Здравствуйте, нужна помощь в оценке аккордеона weltmaister, интересно что за модель


----------



## любитель (9 Ноя 2015)

Хм. Внешний вид ни о чём не говорит. Ну... инструменту  около 60 лет скорее чуть поболее. Однако.прямая дека, 4голоса в правой, 3-4 в левой. розлив заметный. А далее..1 неизвестна какая компрессия. Как просели подушки клапанов и.. соответсвено поднялись клавиши. Нет ли ржавчины на голосках - характерное дребезжание ( т.е как хранился). насколько есть износ механики в левой руке и рассыхание корпусов, износ нижней части мехов ( об ноги)  и ттт.д. если всё в боле менее норме цена не более 15 тыс.


----------



## Новиков Игорь (9 Ноя 2015)

Какие 15 тысяч? Если 2 дадут,то будет счастливы.Эта древность может принести радость какому-нибудь потихоньку мурлыкающему любителю. Вот и ищите покупателей в такой среде. У более менее играющего сей шедевр развалится через неделю. Эти инструменты Фестивал выпускались в послевоенной Германии,обычный ширпотреб. Это в те то далёкие ГДРовские годы!


----------



## Kuzalogly (9 Ноя 2015)

Новиков Игорь писал:


> выпускались в послевоенной Германии,обычный ширпотреб. Это в те то далёкие ГДРовские годы!
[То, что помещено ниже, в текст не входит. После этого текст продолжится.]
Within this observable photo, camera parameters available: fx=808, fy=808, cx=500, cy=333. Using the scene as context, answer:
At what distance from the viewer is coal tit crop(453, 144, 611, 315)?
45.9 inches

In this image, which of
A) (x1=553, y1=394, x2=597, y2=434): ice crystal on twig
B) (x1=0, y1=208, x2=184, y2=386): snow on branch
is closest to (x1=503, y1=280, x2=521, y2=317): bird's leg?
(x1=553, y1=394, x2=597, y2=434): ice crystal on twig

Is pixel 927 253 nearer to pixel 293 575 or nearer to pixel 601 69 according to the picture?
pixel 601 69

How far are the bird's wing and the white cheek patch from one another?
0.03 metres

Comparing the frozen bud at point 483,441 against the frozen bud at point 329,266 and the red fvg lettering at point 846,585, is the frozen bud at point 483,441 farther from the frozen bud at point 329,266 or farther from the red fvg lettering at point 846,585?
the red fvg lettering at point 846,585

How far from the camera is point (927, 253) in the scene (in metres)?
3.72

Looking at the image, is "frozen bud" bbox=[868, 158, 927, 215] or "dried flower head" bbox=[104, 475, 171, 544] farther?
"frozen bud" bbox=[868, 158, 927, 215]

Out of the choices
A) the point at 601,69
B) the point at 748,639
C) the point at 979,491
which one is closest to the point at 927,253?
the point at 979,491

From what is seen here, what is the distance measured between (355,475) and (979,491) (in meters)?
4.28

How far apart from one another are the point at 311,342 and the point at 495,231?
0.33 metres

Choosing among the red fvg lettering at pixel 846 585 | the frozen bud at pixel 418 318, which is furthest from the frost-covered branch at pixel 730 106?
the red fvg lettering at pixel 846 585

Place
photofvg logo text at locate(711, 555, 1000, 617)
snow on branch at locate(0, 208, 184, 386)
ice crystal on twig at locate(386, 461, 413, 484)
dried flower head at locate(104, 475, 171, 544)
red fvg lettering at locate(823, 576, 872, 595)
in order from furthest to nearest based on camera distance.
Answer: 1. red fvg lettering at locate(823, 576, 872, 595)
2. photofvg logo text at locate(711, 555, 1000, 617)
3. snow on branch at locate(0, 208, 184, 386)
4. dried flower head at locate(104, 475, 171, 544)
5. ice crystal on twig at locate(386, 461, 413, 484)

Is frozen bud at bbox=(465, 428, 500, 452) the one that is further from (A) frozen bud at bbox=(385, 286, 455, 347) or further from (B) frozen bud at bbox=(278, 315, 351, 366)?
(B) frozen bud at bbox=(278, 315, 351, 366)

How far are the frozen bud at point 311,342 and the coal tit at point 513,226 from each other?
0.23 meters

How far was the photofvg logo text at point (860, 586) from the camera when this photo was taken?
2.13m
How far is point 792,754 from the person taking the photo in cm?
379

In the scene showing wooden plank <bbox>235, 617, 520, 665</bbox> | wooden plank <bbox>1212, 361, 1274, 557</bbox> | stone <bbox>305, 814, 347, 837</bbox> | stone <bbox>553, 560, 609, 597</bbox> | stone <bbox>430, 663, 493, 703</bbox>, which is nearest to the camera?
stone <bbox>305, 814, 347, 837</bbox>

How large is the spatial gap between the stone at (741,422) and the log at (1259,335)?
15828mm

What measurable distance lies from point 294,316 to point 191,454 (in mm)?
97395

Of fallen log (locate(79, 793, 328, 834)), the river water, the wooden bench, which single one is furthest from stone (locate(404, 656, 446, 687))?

Послевоенная или все же ГДР? ГДР появилась в 1949 году. А послевоенная Германия- это 1946, 1947 гг.
А про цену- надо его разбирать и смотреть полноту и своевременность технического обслуживания. Если с 1951-го года (года его выпуска) не проходили плановые ремонты- эту штуковину надо выкинуть. А если ремонты и ТО были своевременны и качественны- можно брать за 10 тр смело. Ещё поиграет какую-нибудь "Розамунду".


----------



## Carpenter (9 Ноя 2015)

Kuzalogly/ писал:


> А если ремонты и ТО были своевременны и качественны-


Позвольте полюбопытствовать, как обнаружить следы этих самых ремонтов. 
Кроме шуток, для повышения собственного уровня.
Сто раз разбирал свою Стеллу, но так ничего не обнаружил. Хотя по словам препода, характеристики довольно приличные для учебы.


----------



## Kuzalogly (9 Ноя 2015)

А что, там всё уникально?

Берём шило, царапаем мастику по всем местам. Если она не пластична, а крошится порошком- это очень плохо. Поддеваем кусок пальцем. он не должен оторваться. Смотрим лайки на залогах. Должны худо-бедно прилегать. Пытаемся одну лаечку оторвать. Если там шеллак 50 лет отроду- лайка отвалится. Если всё свежее- не отвалится. Ну и ещё много признаков. Ещё важно понять- делал ли ремонт и ТО мастер, или там копался сантехник- сосед)). Про это- в другой теме.


----------



## vev (9 Ноя 2015)

Ну по поводу возраста я бы был менее категоричен... Инструмент начала-середины 60-х. Для нормальной игры без полной (весьма затратной) профилактики непригоден. С ней, правда, тоже удовольствия особенного не получите. 
Пионерам "для опытов" я бы пока не отдавал. В зависимости от региона и насыщенности рынка можно получить за него при наличие терпения 7-10тр.


----------